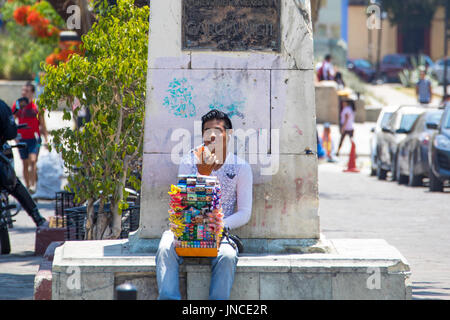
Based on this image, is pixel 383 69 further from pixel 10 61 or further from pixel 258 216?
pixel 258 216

--

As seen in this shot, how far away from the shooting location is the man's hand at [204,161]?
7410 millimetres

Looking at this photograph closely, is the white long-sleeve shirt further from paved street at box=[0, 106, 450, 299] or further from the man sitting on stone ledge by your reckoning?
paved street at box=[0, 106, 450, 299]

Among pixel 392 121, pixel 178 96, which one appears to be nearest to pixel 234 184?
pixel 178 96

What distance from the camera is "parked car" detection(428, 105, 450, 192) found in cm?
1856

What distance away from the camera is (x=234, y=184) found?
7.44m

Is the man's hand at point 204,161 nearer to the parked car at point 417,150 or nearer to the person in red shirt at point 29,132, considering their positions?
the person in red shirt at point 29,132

(EXERCISE GOAL): Please locate every line in the items above that contains the word "camera" and copy each one out. Case counts.

(TASK OUTPUT):
What distance from the camera is "parked car" detection(428, 105, 450, 192) found in cm?
What distance away from the camera is (x=234, y=184) found?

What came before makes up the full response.